PROBLEM REQUIREMENTS
Please return all of the records below word for word, leaving every line unchanged.

──────── LISTED ENTRIES

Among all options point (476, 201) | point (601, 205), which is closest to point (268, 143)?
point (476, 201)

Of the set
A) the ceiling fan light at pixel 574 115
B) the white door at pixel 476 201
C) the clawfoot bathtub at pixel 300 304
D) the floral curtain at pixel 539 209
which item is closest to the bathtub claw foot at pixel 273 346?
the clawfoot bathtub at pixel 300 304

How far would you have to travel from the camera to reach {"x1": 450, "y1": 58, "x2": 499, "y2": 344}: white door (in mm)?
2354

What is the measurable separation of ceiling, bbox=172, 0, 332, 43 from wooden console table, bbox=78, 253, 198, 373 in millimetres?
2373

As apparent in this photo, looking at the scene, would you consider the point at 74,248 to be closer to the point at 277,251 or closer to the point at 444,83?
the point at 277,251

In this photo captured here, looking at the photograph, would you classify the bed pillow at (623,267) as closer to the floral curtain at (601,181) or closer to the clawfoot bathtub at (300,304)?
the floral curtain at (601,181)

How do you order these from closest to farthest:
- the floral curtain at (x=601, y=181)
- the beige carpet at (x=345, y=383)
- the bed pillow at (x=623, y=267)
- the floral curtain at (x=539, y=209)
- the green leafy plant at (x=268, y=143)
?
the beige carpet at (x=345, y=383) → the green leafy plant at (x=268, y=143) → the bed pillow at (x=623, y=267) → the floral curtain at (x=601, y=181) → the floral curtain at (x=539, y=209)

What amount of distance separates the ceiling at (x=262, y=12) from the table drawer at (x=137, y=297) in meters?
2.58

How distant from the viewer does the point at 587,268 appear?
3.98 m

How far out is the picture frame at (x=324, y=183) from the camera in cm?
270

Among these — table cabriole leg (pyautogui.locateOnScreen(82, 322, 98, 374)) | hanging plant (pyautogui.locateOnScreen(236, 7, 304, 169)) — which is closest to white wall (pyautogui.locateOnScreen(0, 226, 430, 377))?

────────────────

OUTPUT
Among all options point (476, 201) | point (601, 205), which is closest to point (268, 143)?
point (476, 201)

Of the set
A) the ceiling fan light at pixel 574 115
B) the white door at pixel 476 201
C) the clawfoot bathtub at pixel 300 304
D) the floral curtain at pixel 539 209
which item is closest to the bathtub claw foot at pixel 273 346?
the clawfoot bathtub at pixel 300 304

How far would you have to travel from the camera to reach {"x1": 450, "y1": 58, "x2": 499, "y2": 344}: white door (in mm)?
2354

What is the measurable separation of ceiling, bbox=172, 0, 332, 43 from wooden console table, bbox=78, 253, 198, 373 in millimetres?
2373

As apparent in this photo, looking at the scene, would you consider the point at 74,248 to be closer to the point at 277,251 or closer to the point at 444,83?
the point at 277,251

In this photo captured here, looking at the photograph, would you classify the bed pillow at (623,267) as closer to the floral curtain at (601,181) or closer to the clawfoot bathtub at (300,304)?
the floral curtain at (601,181)

How do you order these from closest to farthest:
- the floral curtain at (x=601, y=181)
- the beige carpet at (x=345, y=383)
- the bed pillow at (x=623, y=267)
- the floral curtain at (x=539, y=209)
- the green leafy plant at (x=268, y=143)
?
the beige carpet at (x=345, y=383) → the green leafy plant at (x=268, y=143) → the bed pillow at (x=623, y=267) → the floral curtain at (x=601, y=181) → the floral curtain at (x=539, y=209)

What amount of distance separates the ceiling at (x=262, y=12) from the table drawer at (x=137, y=297) in meters?
2.58

How distant from the viewer does the point at 587,268 appear?
3.98 m

How far out is the picture frame at (x=324, y=183) from the camera in cm?
270

Among these — table cabriole leg (pyautogui.locateOnScreen(82, 322, 98, 374)) | hanging plant (pyautogui.locateOnScreen(236, 7, 304, 169)) — which is closest to white wall (pyautogui.locateOnScreen(0, 226, 430, 377))?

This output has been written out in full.